A second major group of Credit Suisse alternative tier 1 (AT1) bondholders is suing the Swiss financial markets regulator, known as Finma, over its decision to write down $17bn-worth of AT1 bonds as part of UBS’s forced takeover of the Swiss bank.
Law firm Pallas Partners said today it is working on litigation, filed in the Swiss courts last month, on behalf of two large groups of Credit Suisse AT1 bondholders that account for roughly $1.65bn in nominal value of AT1s.

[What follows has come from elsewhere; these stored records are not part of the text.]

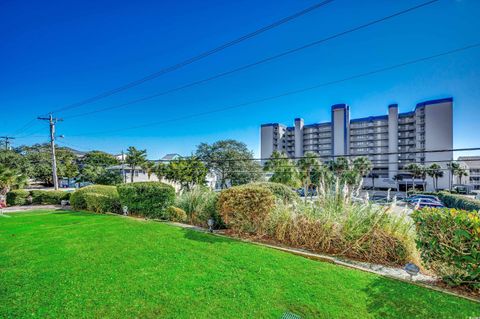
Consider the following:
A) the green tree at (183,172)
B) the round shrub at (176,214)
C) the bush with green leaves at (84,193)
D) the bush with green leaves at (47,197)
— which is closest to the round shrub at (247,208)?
the round shrub at (176,214)

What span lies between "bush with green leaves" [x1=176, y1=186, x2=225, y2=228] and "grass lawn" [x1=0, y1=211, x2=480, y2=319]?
2.27 metres

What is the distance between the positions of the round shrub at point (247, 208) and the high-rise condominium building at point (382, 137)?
4234 centimetres

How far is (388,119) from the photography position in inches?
2345

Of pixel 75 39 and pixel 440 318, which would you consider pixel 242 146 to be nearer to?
pixel 75 39

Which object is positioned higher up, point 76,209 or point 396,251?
point 396,251

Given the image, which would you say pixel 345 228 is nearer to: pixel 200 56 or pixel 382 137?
pixel 200 56

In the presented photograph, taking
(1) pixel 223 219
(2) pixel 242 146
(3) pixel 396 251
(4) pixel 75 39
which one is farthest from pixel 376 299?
(2) pixel 242 146

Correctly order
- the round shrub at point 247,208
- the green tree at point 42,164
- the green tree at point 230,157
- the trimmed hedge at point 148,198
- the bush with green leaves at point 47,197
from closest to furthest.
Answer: the round shrub at point 247,208
the trimmed hedge at point 148,198
the bush with green leaves at point 47,197
the green tree at point 230,157
the green tree at point 42,164

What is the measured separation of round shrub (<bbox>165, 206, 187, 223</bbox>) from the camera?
322 inches

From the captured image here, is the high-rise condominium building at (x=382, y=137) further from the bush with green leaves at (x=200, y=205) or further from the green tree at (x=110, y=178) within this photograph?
the green tree at (x=110, y=178)

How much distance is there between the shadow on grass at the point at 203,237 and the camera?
550cm

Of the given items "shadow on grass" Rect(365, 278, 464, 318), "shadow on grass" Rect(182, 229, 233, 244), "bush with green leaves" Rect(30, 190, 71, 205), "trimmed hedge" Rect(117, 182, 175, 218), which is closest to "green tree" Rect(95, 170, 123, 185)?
"bush with green leaves" Rect(30, 190, 71, 205)

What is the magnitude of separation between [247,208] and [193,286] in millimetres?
3112

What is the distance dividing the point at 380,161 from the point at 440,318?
65.8 metres
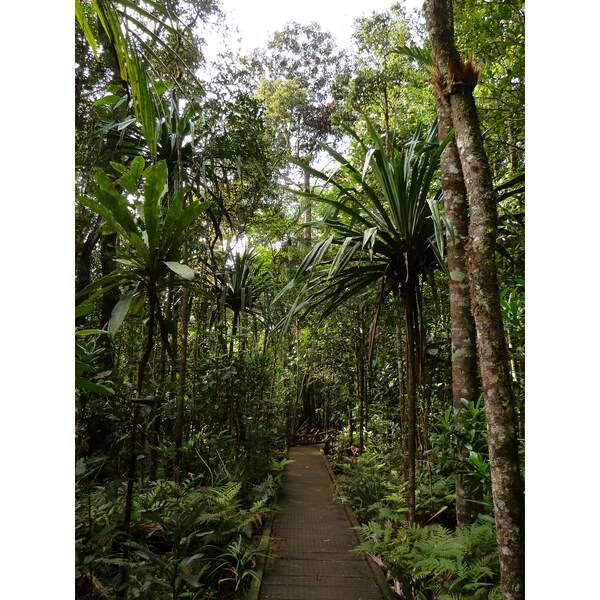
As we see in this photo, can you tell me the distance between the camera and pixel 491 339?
57.6 inches

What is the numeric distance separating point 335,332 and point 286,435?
3.84 m

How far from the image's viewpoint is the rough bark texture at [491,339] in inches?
50.8

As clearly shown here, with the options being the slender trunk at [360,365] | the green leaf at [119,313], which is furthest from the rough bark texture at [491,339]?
the slender trunk at [360,365]

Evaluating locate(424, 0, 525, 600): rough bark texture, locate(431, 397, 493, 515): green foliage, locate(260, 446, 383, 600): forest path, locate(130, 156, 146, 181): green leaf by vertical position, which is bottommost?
locate(260, 446, 383, 600): forest path

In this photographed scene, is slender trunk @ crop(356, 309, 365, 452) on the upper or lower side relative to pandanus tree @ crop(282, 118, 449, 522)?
lower

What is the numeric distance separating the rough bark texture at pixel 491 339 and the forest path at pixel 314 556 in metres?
1.45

“Finma didn’t have the authority to issue the order to write down the bonds. This was an abuse of process and the resolution procedure should not be used by Switzerland to enable UBS to take over Credit Suisse to the detriment of AT1 holders,” Natasha Harrison, founder and managing partner at the firm, said in a statement.
“The purported write down of the AT1s was unlawful, and our clients must be fully compensated,” she added.
According to standards set in the wake of the 2008 financial crisis, holders of AT1 bonds – also known as contingent convertibles, or CoCos – rank above equity holders in the creditor hierarchy.
But Finma contends that the AT1 bonds had a provision in the contracts allowing them to be written off in a ‘viability event’, in particular if government support was provided.
In response to the latest claim, Finma pointed City A.M. to a previous statement defending its decision.
The claim follows a similar case led by law firm Quinn Emanuel, which is representing investors that held some $4.5bn of wiped-out Credit Suisse bonds.
The firm previously acted on behalf of Banco Popular bondholders after it was acquired by Santander in a deal that also saw AT1 and AT2 bonds written down to zero.